_Exercise task_. Copy every line of the records below that contains the word "wooden", treating uppercase and lowercase as different.

(A run of records)
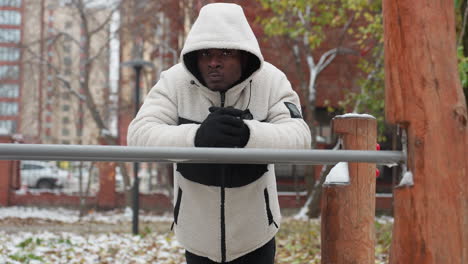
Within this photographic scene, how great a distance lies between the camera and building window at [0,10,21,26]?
40.8ft

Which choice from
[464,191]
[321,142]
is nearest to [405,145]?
[464,191]

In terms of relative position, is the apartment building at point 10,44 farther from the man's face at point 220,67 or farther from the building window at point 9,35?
the man's face at point 220,67

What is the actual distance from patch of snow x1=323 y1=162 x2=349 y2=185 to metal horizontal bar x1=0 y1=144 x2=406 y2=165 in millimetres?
677

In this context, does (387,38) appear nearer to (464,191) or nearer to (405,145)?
(405,145)

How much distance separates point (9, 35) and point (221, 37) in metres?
12.2

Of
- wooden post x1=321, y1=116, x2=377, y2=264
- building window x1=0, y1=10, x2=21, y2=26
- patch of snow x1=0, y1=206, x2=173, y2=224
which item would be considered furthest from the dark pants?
building window x1=0, y1=10, x2=21, y2=26

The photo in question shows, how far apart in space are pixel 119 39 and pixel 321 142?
18.0ft

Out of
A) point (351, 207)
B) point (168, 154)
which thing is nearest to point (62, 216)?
point (351, 207)

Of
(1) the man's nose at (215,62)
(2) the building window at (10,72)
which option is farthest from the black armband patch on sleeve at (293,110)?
(2) the building window at (10,72)

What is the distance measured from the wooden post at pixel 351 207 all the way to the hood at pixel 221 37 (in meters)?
0.63

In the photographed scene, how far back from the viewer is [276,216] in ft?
6.90

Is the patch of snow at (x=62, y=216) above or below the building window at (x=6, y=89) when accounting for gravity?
below

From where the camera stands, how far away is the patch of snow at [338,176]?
2254 mm

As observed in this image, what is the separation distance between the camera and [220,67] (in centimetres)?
196
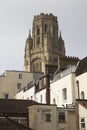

_Written response_.
- wooden post x1=321, y1=116, x2=377, y2=264
What is the distance measured from the wooden post at pixel 351 207 all the way to the hood at pixel 221 37 (in meters)?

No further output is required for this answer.